Partindo do termo letramento como apropriação dos usos e funções da leitura e da escrita, surge o termo letramento literário que se relaciona com a interação com o livro. O letramento literário é uma prática social em que a literatura assume o papel humanizador, sendo fundamental no processo educativo, pois estabelece ações comunicativas que vão além da simples leitura. (COSSON, 2007).

Paulino e Cosson (2009, p. 67), definem o letramento literário como “o processo de apropriação da leitura enquanto construção literária de sentidos”. Enquanto processo de apropriação da língua escrita, o letramento literário é percebido como uma ação que se renova a cada experiência de leitura, não se limitando a uma mera habilidade adquirida em um determinado espaço.

Dessa forma, para desenvolver nas series iniciais, trabalhos relacionados ao letramento literário, faz-se necessário que o aluno tenha o contato direto com o livro, pois este permitirá a experiência com diversos aspectos que vão desde a percepção da característica da capa até o diálogo entre imagens e texto verbal. Tais aspectos não são contemplados por fragmentos xerocopiados do texto ou escritos na lousa para uma

atividade de cópia realizada pelos alunos (PAIVA; RODRIGUES 2008).

Dando seguimento às discussões, Cosson (2007) nos apresenta três elementos na compreensão da leitura e aquisição do letramento literário: antecipação, decifração e interpretação. Antecipação é a predição que fazemos antes e durante a leitura, levantando hipóteses, através de seus aspectos textuais, capa, título, dentre outros. A decifração é a capacidade de reconhecer letras e palavras num determinado contexto, fase em que o leitor inexperiente encontra maior dificuldade, pois se atém somente à técnica e muitas vezes não compreende aquilo que lê, diferentemente do leitor maduro.

Já a interpretação, é definida como etapa em que o leitor ativa suas inferências para construir um sentido para o texto, relacionando-o com seu conhecimento de mundo.

Sendo assim, é função da escola inserir o aluno nas práticas letradas e para que isso ocorra, faz-se necessário uma formação cultural ampla do professor.
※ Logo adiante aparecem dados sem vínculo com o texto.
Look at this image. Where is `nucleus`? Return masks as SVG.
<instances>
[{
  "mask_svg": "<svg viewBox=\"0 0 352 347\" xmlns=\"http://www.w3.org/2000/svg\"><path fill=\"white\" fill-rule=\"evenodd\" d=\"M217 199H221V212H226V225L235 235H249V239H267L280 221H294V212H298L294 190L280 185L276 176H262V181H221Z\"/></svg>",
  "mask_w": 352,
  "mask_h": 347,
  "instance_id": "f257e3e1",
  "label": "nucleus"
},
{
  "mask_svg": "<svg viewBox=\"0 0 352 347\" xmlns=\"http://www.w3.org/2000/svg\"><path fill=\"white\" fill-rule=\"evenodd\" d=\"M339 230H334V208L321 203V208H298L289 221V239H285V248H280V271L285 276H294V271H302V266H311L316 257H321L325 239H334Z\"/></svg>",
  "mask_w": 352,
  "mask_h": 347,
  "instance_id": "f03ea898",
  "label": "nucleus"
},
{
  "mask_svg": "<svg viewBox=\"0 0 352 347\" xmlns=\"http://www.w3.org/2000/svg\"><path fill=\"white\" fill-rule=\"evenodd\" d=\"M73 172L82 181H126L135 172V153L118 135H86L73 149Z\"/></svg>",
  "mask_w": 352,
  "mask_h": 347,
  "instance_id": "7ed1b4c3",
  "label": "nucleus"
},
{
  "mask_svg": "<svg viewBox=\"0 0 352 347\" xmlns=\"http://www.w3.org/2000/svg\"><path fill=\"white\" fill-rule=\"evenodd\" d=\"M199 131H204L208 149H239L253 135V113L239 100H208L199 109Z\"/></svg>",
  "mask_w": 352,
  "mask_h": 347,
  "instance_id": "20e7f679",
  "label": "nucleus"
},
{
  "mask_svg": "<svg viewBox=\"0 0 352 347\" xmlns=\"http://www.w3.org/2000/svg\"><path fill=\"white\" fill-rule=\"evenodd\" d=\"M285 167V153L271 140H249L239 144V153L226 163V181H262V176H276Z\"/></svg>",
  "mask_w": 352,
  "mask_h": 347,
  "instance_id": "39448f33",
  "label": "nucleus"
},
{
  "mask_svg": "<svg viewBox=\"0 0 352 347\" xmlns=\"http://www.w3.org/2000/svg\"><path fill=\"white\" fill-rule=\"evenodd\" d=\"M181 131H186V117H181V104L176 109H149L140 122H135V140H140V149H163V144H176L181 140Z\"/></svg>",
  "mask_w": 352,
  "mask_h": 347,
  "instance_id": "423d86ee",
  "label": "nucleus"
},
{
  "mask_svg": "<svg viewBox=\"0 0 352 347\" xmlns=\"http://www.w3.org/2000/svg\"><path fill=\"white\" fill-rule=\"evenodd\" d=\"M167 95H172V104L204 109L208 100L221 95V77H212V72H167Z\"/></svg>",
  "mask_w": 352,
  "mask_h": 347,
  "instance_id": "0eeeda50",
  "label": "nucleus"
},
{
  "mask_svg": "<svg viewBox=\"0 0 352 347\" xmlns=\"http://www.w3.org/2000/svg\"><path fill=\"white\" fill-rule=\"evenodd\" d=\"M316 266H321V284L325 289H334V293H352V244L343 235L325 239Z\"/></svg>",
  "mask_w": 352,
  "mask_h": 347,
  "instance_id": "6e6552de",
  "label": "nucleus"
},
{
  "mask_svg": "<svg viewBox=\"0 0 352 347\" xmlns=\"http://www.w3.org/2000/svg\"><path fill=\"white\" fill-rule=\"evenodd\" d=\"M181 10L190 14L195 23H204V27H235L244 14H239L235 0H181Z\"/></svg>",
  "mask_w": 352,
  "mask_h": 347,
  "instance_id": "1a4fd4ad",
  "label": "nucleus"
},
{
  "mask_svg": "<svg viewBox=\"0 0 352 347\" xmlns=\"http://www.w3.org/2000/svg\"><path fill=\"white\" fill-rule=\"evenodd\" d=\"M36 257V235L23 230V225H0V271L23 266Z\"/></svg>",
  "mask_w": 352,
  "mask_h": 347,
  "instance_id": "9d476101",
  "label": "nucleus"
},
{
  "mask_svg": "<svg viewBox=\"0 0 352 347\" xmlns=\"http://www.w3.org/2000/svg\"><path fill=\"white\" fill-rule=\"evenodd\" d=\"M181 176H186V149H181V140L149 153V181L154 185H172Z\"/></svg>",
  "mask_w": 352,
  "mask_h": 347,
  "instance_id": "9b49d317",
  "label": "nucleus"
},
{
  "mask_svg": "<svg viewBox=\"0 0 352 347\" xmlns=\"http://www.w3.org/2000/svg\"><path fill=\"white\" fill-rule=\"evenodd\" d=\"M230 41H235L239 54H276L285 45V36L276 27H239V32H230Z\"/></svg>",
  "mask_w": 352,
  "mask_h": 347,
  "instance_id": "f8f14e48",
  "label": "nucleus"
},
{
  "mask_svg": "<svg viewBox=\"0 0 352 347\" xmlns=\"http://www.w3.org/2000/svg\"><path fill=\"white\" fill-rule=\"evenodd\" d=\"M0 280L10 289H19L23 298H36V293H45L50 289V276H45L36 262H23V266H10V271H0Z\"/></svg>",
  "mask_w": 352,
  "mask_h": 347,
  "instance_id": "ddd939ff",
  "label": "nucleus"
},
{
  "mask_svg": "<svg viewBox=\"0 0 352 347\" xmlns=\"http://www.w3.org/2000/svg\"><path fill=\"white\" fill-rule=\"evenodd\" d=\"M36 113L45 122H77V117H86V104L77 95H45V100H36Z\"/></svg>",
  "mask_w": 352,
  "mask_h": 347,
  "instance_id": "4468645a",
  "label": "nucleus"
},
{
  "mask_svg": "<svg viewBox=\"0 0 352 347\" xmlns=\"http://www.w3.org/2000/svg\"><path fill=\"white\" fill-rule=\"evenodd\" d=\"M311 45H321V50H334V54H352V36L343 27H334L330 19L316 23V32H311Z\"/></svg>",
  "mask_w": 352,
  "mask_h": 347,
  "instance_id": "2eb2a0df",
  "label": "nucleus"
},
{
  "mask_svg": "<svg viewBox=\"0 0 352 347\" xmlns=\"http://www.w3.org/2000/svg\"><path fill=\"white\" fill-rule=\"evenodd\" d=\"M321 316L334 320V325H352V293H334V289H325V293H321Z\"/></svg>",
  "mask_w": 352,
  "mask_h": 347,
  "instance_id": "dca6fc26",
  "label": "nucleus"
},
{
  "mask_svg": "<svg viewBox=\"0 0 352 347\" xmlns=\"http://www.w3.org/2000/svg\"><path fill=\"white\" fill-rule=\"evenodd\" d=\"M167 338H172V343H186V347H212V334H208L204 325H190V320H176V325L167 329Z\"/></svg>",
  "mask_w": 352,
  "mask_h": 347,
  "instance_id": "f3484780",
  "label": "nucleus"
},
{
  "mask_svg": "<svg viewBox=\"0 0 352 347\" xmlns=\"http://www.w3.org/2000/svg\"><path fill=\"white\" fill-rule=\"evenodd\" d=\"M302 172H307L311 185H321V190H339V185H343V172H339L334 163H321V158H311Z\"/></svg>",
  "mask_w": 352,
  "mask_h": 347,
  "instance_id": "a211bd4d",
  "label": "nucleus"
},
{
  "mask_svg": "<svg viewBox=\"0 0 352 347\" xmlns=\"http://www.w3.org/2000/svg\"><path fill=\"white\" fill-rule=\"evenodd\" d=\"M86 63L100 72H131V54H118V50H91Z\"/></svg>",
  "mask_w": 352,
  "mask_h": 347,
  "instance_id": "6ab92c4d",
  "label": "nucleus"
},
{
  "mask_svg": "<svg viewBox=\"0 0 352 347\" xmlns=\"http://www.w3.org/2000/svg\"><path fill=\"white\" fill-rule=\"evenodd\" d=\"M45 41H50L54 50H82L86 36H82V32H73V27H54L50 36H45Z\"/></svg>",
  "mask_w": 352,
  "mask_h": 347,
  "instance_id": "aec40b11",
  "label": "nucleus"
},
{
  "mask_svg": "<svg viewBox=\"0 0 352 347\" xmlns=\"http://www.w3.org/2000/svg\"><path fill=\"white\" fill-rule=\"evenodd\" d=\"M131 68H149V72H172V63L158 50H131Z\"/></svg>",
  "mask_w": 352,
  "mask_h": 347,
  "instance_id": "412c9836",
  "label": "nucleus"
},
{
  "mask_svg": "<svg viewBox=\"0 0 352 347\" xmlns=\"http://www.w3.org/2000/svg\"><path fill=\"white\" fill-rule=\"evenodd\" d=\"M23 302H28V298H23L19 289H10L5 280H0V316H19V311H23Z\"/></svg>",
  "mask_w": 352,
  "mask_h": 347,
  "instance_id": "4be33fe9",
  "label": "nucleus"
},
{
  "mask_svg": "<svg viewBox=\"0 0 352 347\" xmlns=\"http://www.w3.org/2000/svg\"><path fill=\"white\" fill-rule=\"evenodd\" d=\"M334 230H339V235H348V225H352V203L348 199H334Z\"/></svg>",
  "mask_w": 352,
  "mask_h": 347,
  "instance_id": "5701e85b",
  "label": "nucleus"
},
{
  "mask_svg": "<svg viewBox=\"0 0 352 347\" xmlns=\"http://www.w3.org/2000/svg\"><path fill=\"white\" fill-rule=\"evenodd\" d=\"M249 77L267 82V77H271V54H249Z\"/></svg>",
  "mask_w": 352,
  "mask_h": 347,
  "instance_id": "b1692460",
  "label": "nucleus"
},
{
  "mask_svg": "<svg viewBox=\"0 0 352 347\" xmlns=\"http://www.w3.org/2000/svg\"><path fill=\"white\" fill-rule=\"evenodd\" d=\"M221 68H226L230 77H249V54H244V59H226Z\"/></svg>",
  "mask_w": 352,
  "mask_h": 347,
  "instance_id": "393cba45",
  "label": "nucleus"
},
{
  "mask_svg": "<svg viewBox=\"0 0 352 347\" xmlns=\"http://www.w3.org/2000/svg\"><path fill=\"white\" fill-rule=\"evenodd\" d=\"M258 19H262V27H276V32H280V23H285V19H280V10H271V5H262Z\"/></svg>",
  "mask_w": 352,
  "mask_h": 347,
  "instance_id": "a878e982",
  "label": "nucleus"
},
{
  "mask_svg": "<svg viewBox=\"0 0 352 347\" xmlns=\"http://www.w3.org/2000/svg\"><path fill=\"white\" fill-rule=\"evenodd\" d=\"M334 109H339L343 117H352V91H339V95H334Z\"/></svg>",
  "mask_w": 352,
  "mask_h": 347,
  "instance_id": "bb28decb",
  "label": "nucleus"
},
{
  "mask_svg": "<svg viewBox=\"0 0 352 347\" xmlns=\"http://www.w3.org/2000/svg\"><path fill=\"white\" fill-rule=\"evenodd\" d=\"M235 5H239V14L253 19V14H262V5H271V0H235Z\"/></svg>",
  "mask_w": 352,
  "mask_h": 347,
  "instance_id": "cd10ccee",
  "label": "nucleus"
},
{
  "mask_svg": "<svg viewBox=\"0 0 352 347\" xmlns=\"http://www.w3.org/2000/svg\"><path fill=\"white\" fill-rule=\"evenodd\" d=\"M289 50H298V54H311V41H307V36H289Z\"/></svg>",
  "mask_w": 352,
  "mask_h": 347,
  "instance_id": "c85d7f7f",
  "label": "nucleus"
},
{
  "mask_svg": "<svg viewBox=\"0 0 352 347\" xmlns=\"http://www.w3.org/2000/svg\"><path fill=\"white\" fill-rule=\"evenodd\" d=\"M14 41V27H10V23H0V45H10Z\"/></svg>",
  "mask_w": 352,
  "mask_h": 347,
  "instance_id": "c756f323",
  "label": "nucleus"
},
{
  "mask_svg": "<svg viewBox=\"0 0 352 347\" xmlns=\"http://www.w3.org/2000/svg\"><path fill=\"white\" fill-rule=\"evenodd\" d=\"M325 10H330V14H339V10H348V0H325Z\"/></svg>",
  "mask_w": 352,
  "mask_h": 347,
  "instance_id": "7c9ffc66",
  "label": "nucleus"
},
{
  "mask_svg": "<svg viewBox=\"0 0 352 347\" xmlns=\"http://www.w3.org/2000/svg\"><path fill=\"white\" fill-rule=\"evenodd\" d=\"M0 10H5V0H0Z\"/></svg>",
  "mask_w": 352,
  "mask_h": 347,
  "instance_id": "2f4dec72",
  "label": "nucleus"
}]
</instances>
Este deve estar diretamente envolvido com a leitura literária como fruição e apreciação estética, pois a formação do leitor, no âmbito do letramento literário, advém de um processo de apropriação que precisa ser exercitado continuamente (ROSSI; PERES, 2015).

Destacamos que a pesquisa se direciona a práticas de leituras significativas, no sentido de estimular o letramento literário com crianças de seis anos de idade, a partir da mediação do professor e através de estratégias de leitura, na busca de problematizar como se dá o processo contínuo de construção de diversas habilidades e competências leitoras, numa relação dialógica entre pesquisador-texto-aluno.